Saturday, December 19, 2009

Say It Like You Mean It

By Jodi Marie Robinson

 “I couldn’t help but cough as a cloud of dust particles danced in a stream of light beaming through my basement window.”

Okay. So, that’s an overly fancy way for saying, “I was unpacking a box covered in dust and, when I brushed it off into the air, it made me cough.” Now, we could still work on that sentence, but let’s move on to my main point.

One challenge in writing is saying what we really mean. I know, at times, I’m guilty of it. So, how can we avoid overly fancy phrases and expressions that just complicate our writing? I have one simple tip that may help. Give a speech. What? You may ask. But I hate speeches, talks, anything that resembles public speaking. Now hold on! I’ve had a lot of experience as a public speaker. I’ve given presentations in front of small groups, as well as hundreds of people, and one thing I do know is that, when you have to “speak” or “say” something out loud, you tend to simplify your message. You say it like you mean it.

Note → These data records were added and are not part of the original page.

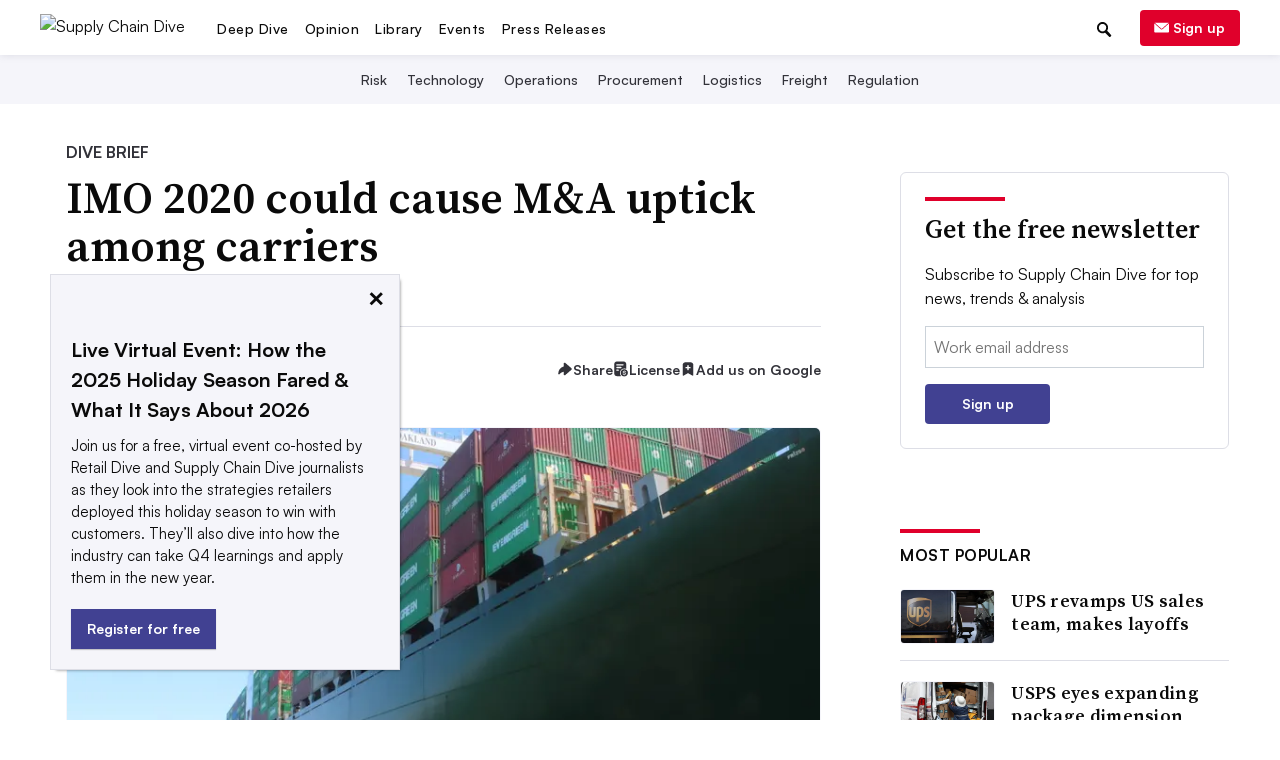

--- FILE ---
content_type: text/html; charset=utf-8
request_url: https://www.google.com/recaptcha/api2/aframe
body_size: 267
content:
<!DOCTYPE HTML><html><head><meta http-equiv="content-type" content="text/html; charset=UTF-8"></head><body><script nonce="Ou3gfhzXoYRsHAu4JMM-sQ">/** Anti-fraud and anti-abuse applications only. See google.com/recaptcha */ try{var clients={'sodar':'https://pagead2.googlesyndication.com/pagead/sodar?'};window.addEventListener("message",function(a){try{if(a.source===window.parent){var b=JSON.parse(a.data);var c=clients[b['id']];if(c){var d=document.createElement('img');d.src=c+b['params']+'&rc='+(localStorage.getItem("rc::a")?sessionStorage.getItem("rc::b"):"");window.document.body.appendChild(d);sessionStorage.setItem("rc::e",parseInt(sessionStorage.getItem("rc::e")||0)+1);localStorage.setItem("rc::h",'1768773125637');}}}catch(b){}});window.parent.postMessage("_grecaptcha_ready", "*");}catch(b){}</script></body></html>

--- FILE ---
content_type: application/javascript; charset=utf-8
request_url: https://fundingchoicesmessages.google.com/f/AGSKWxU6k3enQC4-8_KwKxOSzoG4BpcCvQPThME2Fx_ygSS78_wAaD0HRunWQ5UmMlErc1d3q4tjVFLYeCQTt028an83h5Qw60qtrN-8zRq1bVf-cWcG6_EzRNDABrOjlWC-pQFOm5B6fxZTgkFrI3-PwMa6nb6oOjOUvfypWpGEUSCaL430DNBYlNKxYsxU/_/ads_160_/a/display.php?/postprofilehorizontalad./ad.php?/ads/leaderboard?
body_size: -1290
content:
window['3a503367-45f5-43a5-94e5-8b97b95f6611'] = true;

--- FILE ---
content_type: application/javascript; charset=utf-8
request_url: https://fundingchoicesmessages.google.com/f/AGSKWxVxLQxi9_Rt5Xzha5wbwxUiUfrpJHcJufmckLJs7ceSRDF57CrzKe_c2D0ZiDLv-fqAY77ry89IbBqWJeYTPifffwYm60ry4qziz0-k_LgvGEt5Hjg-xJFL0ALWfwogaGYbv2kQRg==?fccs=W251bGwsbnVsbCxudWxsLG51bGwsbnVsbCxudWxsLFsxNzY4NzczMTEwLDgwMDAwMDBdLG51bGwsbnVsbCxudWxsLFtudWxsLFs3LDZdLG51bGwsbnVsbCxudWxsLG51bGwsbnVsbCxudWxsLG51bGwsbnVsbCxudWxsLDFdLCJodHRwczovL3d3dy5zdXBwbHljaGFpbmRpdmUuY29tL25ld3MvaW1vLTIwMjAyLXJlZ3MtbWEtdXB0aWNrLWFtb25nLWNhcnJpZXJzLWRyZXdyeS81NTE5MzMvIixudWxsLFtbOCwiTTlsa3pVYVpEc2ciXSxbOSwiZW4tVVMiXSxbMTYsIlsxLDEsMV0iXSxbMTksIjIiXSxbMTcsIlswXSJdLFsyNCwiIl0sWzI5LCJmYWxzZSJdXV0
body_size: 117
content:
if (typeof __googlefc.fcKernelManager.run === 'function') {"use strict";this.default_ContributorServingResponseClientJs=this.default_ContributorServingResponseClientJs||{};(function(_){var window=this;
try{
var np=function(a){this.A=_.t(a)};_.u(np,_.J);var op=function(a){this.A=_.t(a)};_.u(op,_.J);op.prototype.getWhitelistStatus=function(){return _.F(this,2)};var pp=function(a){this.A=_.t(a)};_.u(pp,_.J);var qp=_.Zc(pp),rp=function(a,b,c){this.B=a;this.j=_.A(b,np,1);this.l=_.A(b,_.Nk,3);this.F=_.A(b,op,4);a=this.B.location.hostname;this.D=_.Dg(this.j,2)&&_.O(this.j,2)!==""?_.O(this.j,2):a;a=new _.Og(_.Ok(this.l));this.C=new _.bh(_.q.document,this.D,a);this.console=null;this.o=new _.jp(this.B,c,a)};
rp.prototype.run=function(){if(_.O(this.j,3)){var a=this.C,b=_.O(this.j,3),c=_.dh(a),d=new _.Ug;b=_.fg(d,1,b);c=_.C(c,1,b);_.hh(a,c)}else _.eh(this.C,"FCNEC");_.lp(this.o,_.A(this.l,_.Ae,1),this.l.getDefaultConsentRevocationText(),this.l.getDefaultConsentRevocationCloseText(),this.l.getDefaultConsentRevocationAttestationText(),this.D);_.mp(this.o,_.F(this.F,1),this.F.getWhitelistStatus());var e;a=(e=this.B.googlefc)==null?void 0:e.__executeManualDeployment;a!==void 0&&typeof a==="function"&&_.Qo(this.o.G,
"manualDeploymentApi")};var sp=function(){};sp.prototype.run=function(a,b,c){var d;return _.v(function(e){d=qp(b);(new rp(a,d,c)).run();return e.return({})})};_.Rk(7,new sp);
}catch(e){_._DumpException(e)}
}).call(this,this.default_ContributorServingResponseClientJs);
// Google Inc.

//# sourceURL=/_/mss/boq-content-ads-contributor/_/js/k=boq-content-ads-contributor.ContributorServingResponseClientJs.en_US.M9lkzUaZDsg.es5.O/d=1/exm=ad_blocking_detection_executable,kernel_loader,loader_js_executable/ed=1/rs=AJlcJMzanTQvnnVdXXtZinnKRQ21NfsPog/m=cookie_refresh_executable
__googlefc.fcKernelManager.run('\x5b\x5b\x5b7,\x22\x5b\x5bnull,\\\x22supplychaindive.com\\\x22,\\\x22AKsRol9Fp-snBwnhZyMqSp_B9nNsrTgMlIENyWmLjWby5QFZM93l40ZHavF5czaneN-CJVdBxo4nw610cuNLWYPzynS6qv0ZbyXFBC0bLN9-lflH11YKf4X3vKJmkcH9dl4OpvaBSNK86w6IGYS2sRI_0afgqMECIg\\\\u003d\\\\u003d\\\x22\x5d,null,\x5b\x5bnull,null,null,\\\x22https:\/\/fundingchoicesmessages.google.com\/f\/AGSKWxWPVRTl5qOgUeP6jY1XPCCgTUk6VkFtM9K3sEFxkuaTb8CM6Q2l9r0OelM2Pdvu0ebZISuWBcUni9ZSu4UXw_Oxgm1N5RSwL13YR67625VVEwilpat-eKX3id3nm8eBMUq_57Q4cA\\\\u003d\\\\u003d\\\x22\x5d,null,null,\x5bnull,null,null,\\\x22https:\/\/fundingchoicesmessages.google.com\/el\/AGSKWxVCQavRmtMObx6f0-T2ntXL48ApZJfL8Eiqytq85SC58FE20r-4KiChJfPKI99wzZwZ2SEedDEjaK583t9HkCkOz0ej-MnKe52ucHP33pHSsrn14ly-UVYrW-Org7juyVPF7fbLIA\\\\u003d\\\\u003d\\\x22\x5d,null,\x5bnull,\x5b7,6\x5d,null,null,null,null,null,null,null,null,null,1\x5d\x5d,\x5b3,1\x5d\x5d\x22\x5d\x5d,\x5bnull,null,null,\x22https:\/\/fundingchoicesmessages.google.com\/f\/AGSKWxWyQmi21s9jYLQDmh2cy8cKYv2l_gF38kbH4Sc05oZanQXn3noqu1viMMvlywM9wEkwQr_Ni8sm5Fj6SKBPyS6qm42Vo5vy0RRtODtnkcqlnGaAqMUWiDOJN6Wu9Gv09oIwQOhmVg\\u003d\\u003d\x22\x5d\x5d');}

Take for example the example I used earlier. If I take my hands off the keyboard and ask myself, “What am trying to say?” And then I say it out loud, my message becomes more clear. I talk about the dust on the lid and how when I brushed it off, I coughed. Talking about dust particles dancing in a stream of light, well, we don’t talk that way. So, we should be careful not to write that way. It doesn’t mean we can’t describe dust as dancing in the light, but there better a good reason for it otherwise it’s just flowery writing and we’re guilty of not saying it like we mean it.

When you’re pretending to give a speech, you use your hands. (I'm part Italian, so I can't help myself.)  You also pause. You inflect. All of this can help you as you craft your words and your message. So, let your hands fly across the keyboard and write like you talk. Let your ideas hit the page freely without “writing” them.  Try it and let me know how it works for you. You can always go back, edit, change, and improve your word choice. The key is getting the right idea in thebeginning so you can communicate effectively.

Coming from someone who talks a lot, the best advice I can give is: Don’t complicate the message. Just say it. (Now the challenge is to take my own advice.)

Oh, and one more thing. Merry Christmas and Happy Holidays. Is that clear enough? See you in 2010!

All the best,

Jodi Marie Robinson


Rachelle said...

Great tips! Loved your examples.

Kimberly Job said...

Great idea. I never thought about saying things aloud, but that makes so much sense.

Diony said...

Thanks Jodi for the great reminder! I know when I'm writing dialog I often speak it aloud--that helps to keep it sounding "real".